Anders als in seiner ersten Amtszeit, regiert seine Partei Renaissance seit 2022 ohne Mehrheit in der Nationalversammlung. Die unpopuläre Erhöhung des Rentenalters von 62 auf 64 Jahre hatte Macron noch mit einem Verfassungskniff durchgeboxt. Beim aktuellen Einwanderungsgesetz haben sich nun aber sämtliche Oppositionsparteien gegen ihn verbündet, obwohl sie politisch Lichtjahre trennen. Dass sie sich nicht scheuten, gemeinsame Sache gegen die Macronisten zu machen, zeugt allein schon von der Wucht der Ablehnung, die dem Präsidenten entgegenprallt. 

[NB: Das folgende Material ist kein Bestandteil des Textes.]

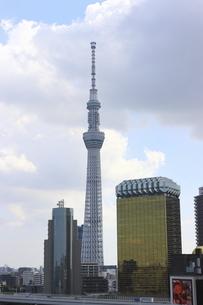 浅草雷門前から見える東京スカイツリーの写真素材 [FYI04950110]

In der Sache waren die Rechts- und Linkspopulisten aus entgegengesetzten Gründen gegen das neue Einwanderungsrecht. Marine Le Pen warf Darmanin vor, er würde die Ausweisung illegal Eingereister nur zum Schein verschärfen; zugleich hole er neue Migranten ins Land, um den Fachkräftemangel in gewissen Berufen wie dem Bausektor oder dem Tourismus auszugleichen. Jean-Luc Mélenchon von den linksradikalen „Unbeugsamen“ unterstellte dem Gesetz dagegen eine „Atmosphäre des Rassismus“. Mit Fachkräften seien vor allem europäische Zuwanderer gemeint; und mit der Beschleunigung des Asylverfahrens handle Frankreich gegen die Prinzipien einer Menschenrechtsnation.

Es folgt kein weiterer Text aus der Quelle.